Tous ces héros de parole ou de plume avaient quelque peine à se transformer en héros de guerre. Assez désemparés les jours de combat, trouvant que c’était trop peu pour eux de risquer leur vie dans le rang, nullement préparés à l’exercice du commandement, ils n’avaient point facilement trouvé leur emploi. L’un d’eux nous raconte la désillusion qu’il éprouva, le soir de Lützen, en écoutant, dans la voiture qui ramenait Scharnhorst blessé et Clausewitz du champ de bataille, le dialogue des deux officiers. Clausewitz exprimait le regret que Steffens, son cousin, ne pût rendre que de médiocres services dans le bataillon où il s’était enrôlé, et fût réduit à l’état de « chair à canon. » Il demandait à Scharnhorst de l’appeler à l’état-major.

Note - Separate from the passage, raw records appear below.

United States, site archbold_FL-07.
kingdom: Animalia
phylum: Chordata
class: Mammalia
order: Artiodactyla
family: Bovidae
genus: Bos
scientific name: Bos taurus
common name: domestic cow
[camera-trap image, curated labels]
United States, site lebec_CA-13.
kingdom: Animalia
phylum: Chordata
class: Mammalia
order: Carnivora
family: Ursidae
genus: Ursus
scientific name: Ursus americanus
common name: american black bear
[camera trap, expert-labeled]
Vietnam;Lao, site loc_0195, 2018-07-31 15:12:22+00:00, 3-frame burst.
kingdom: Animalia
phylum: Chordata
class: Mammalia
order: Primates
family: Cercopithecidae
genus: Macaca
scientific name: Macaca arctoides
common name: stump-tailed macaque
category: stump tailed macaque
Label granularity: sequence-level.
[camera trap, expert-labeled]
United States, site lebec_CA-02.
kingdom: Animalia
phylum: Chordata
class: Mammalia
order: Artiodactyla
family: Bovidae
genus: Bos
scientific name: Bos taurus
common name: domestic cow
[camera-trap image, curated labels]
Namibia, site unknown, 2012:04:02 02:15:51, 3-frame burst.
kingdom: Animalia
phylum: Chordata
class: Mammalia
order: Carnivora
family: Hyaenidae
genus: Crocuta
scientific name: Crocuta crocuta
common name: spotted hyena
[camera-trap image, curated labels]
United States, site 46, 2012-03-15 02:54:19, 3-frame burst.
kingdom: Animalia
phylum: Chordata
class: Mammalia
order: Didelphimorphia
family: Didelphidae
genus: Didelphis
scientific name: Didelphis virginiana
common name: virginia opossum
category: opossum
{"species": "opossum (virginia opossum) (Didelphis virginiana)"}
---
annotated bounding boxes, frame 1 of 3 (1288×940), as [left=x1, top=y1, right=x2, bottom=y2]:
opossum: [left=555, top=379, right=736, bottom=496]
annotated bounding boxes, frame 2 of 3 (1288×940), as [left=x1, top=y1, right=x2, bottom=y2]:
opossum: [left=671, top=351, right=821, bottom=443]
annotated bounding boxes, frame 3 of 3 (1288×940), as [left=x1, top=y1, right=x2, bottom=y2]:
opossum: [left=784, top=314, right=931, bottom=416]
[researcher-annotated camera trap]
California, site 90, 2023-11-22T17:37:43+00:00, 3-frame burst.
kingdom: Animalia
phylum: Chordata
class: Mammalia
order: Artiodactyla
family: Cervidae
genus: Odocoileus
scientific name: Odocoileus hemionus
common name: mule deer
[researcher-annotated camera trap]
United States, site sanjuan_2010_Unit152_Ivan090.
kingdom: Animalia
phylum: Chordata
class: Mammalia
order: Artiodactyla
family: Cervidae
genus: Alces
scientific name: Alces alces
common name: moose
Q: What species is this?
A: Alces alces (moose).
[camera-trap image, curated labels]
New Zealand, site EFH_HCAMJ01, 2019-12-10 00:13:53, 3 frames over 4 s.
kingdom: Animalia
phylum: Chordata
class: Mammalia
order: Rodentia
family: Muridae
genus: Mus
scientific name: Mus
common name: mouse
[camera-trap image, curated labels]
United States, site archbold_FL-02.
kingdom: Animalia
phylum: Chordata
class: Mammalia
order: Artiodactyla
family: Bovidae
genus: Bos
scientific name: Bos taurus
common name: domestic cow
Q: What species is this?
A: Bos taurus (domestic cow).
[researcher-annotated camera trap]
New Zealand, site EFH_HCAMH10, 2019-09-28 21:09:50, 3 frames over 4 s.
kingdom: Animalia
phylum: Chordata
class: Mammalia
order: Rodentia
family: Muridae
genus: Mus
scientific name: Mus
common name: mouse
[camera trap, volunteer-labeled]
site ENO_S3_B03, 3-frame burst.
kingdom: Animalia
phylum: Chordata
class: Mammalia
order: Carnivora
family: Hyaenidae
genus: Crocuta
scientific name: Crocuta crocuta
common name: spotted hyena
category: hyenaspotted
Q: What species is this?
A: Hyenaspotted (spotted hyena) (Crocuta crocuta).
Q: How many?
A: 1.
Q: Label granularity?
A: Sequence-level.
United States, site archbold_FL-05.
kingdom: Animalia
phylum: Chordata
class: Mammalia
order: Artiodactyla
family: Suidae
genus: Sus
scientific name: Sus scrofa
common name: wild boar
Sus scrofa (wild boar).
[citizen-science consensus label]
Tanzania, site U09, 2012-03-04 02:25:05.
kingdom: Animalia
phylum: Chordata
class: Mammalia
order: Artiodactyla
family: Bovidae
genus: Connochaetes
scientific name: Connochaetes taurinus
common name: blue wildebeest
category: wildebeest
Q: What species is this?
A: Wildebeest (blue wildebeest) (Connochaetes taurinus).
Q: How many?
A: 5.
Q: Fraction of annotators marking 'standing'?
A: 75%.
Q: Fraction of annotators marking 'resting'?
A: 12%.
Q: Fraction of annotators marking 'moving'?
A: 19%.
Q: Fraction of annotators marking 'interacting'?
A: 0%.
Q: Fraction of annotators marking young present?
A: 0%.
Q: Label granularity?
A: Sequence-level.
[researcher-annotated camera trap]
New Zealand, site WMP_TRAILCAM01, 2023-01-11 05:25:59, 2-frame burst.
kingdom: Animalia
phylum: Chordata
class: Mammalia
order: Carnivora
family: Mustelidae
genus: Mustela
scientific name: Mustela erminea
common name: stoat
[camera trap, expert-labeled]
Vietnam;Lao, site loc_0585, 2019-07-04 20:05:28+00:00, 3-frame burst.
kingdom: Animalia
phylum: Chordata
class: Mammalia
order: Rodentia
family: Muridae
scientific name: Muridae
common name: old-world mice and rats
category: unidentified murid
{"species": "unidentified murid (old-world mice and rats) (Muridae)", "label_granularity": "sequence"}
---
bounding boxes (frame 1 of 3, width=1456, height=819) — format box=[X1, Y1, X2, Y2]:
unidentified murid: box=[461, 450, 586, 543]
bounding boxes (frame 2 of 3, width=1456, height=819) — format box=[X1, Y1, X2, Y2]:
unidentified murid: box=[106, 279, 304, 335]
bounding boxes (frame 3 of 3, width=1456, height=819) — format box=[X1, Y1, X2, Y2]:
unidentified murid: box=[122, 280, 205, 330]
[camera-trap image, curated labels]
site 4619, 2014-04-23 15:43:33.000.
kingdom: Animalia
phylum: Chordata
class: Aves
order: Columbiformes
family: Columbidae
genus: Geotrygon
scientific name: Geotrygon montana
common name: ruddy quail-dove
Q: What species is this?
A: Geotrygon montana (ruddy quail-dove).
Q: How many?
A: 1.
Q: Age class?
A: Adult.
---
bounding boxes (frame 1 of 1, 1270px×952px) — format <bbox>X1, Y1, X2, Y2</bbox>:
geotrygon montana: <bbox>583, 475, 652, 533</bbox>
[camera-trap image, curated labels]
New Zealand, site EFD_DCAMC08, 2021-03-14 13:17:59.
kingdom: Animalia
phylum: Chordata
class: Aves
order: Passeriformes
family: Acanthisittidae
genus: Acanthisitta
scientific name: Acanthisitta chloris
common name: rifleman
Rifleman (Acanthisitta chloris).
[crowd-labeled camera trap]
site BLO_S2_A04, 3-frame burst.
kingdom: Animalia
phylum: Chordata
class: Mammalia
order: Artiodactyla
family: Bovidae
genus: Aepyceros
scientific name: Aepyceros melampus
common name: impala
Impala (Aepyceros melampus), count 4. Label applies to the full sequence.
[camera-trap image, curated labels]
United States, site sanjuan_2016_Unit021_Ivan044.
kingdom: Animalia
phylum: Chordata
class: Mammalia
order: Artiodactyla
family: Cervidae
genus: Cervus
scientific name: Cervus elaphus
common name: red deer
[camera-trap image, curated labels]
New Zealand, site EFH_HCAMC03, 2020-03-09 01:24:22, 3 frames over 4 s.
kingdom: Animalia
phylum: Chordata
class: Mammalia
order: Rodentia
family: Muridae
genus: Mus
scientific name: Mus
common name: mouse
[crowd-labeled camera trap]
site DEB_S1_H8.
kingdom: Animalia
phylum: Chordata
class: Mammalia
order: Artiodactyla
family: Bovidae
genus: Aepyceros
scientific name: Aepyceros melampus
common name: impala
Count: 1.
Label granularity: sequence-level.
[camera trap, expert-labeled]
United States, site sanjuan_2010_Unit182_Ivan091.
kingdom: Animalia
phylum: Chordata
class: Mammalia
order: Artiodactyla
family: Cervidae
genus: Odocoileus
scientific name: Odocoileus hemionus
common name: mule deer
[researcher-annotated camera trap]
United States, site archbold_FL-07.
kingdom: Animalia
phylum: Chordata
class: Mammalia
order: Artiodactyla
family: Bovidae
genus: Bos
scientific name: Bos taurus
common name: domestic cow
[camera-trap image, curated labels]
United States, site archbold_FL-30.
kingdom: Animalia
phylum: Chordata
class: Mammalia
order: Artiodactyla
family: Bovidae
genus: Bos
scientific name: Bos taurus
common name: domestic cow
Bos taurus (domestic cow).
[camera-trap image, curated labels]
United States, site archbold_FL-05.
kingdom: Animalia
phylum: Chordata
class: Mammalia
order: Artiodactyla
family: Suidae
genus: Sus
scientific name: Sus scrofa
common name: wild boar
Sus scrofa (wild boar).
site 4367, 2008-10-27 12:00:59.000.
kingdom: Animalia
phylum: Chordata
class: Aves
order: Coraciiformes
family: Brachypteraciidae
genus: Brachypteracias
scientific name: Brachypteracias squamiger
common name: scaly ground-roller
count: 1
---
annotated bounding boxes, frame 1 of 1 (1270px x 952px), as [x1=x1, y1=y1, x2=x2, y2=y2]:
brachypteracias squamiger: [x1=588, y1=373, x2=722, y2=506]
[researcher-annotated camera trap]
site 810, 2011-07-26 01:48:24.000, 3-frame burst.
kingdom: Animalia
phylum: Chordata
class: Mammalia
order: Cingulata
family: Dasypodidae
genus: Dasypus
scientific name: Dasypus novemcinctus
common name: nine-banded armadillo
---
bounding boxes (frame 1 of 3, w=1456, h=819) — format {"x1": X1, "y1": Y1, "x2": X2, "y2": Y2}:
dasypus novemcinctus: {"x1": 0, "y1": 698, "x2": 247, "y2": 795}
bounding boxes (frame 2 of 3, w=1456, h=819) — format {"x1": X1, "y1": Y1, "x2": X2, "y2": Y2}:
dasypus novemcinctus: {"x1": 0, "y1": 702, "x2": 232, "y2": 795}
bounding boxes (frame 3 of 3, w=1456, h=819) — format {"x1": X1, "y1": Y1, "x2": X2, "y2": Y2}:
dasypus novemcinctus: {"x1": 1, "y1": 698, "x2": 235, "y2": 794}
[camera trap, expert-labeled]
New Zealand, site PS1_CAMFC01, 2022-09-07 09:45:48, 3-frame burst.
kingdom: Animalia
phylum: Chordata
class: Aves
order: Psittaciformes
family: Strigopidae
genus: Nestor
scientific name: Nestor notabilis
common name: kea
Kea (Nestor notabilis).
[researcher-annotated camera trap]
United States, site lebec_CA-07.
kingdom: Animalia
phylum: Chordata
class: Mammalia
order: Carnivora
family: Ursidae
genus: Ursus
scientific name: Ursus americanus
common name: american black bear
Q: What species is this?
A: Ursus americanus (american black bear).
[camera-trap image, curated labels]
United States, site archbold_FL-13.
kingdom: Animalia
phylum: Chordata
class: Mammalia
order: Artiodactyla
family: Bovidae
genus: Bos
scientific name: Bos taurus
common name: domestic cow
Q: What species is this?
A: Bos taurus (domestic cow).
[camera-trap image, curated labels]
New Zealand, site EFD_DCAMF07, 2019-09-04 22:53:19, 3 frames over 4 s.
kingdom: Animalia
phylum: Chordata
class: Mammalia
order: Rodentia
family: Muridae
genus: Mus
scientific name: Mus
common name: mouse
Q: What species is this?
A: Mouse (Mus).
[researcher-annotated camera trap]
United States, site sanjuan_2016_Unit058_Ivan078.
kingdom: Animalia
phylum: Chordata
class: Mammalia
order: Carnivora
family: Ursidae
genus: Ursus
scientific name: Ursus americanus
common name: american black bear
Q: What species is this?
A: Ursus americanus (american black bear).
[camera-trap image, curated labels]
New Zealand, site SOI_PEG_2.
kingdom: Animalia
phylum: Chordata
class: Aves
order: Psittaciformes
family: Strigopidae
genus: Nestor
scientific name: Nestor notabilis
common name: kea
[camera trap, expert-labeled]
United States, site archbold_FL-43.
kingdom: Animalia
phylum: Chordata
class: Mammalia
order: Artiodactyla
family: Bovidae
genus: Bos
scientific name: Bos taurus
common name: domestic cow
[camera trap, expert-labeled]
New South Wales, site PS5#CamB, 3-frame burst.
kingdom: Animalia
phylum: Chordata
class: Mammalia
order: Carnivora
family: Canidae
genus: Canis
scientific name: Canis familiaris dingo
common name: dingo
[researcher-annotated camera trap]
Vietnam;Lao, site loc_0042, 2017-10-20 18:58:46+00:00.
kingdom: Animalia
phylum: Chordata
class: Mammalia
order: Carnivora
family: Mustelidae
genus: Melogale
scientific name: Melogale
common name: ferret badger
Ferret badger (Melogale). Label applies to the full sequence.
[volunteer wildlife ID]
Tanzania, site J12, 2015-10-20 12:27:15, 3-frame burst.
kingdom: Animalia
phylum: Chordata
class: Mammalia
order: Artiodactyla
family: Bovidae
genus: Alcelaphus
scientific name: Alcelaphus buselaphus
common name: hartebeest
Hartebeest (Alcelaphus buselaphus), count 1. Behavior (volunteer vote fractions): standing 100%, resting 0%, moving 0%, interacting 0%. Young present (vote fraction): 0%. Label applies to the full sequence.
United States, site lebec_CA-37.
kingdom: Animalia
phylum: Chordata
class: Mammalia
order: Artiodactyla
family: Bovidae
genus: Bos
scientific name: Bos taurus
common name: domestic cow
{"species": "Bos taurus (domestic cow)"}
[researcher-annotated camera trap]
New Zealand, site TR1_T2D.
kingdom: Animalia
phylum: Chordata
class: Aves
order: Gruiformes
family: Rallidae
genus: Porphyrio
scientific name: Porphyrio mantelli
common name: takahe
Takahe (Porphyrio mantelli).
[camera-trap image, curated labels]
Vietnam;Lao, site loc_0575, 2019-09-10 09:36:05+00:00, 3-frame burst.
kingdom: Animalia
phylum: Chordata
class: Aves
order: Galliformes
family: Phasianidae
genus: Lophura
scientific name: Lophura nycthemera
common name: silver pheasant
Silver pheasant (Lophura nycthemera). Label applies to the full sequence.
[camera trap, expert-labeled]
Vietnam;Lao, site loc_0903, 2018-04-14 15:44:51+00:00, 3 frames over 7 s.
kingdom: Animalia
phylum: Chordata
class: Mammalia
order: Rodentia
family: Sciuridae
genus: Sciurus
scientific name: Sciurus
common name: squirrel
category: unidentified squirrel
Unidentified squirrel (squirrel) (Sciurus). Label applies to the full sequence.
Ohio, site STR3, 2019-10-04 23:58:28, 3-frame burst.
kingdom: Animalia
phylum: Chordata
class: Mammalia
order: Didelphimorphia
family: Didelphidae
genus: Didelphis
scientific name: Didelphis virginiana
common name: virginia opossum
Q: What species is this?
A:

Et Scharnhorst de répondre : « Eh ! que voulez-vous que nous en fassions ! Ses discours nous ennuieront très vite. Mais, après tout, n’est-ce pas un professeur de sciences naturelles ? Ces Messieurs sont souvent fort amusans. Il pourra nous distraire. Oui, oui, faites-le venir, je compte sur vous pour cela, Clausewitz. »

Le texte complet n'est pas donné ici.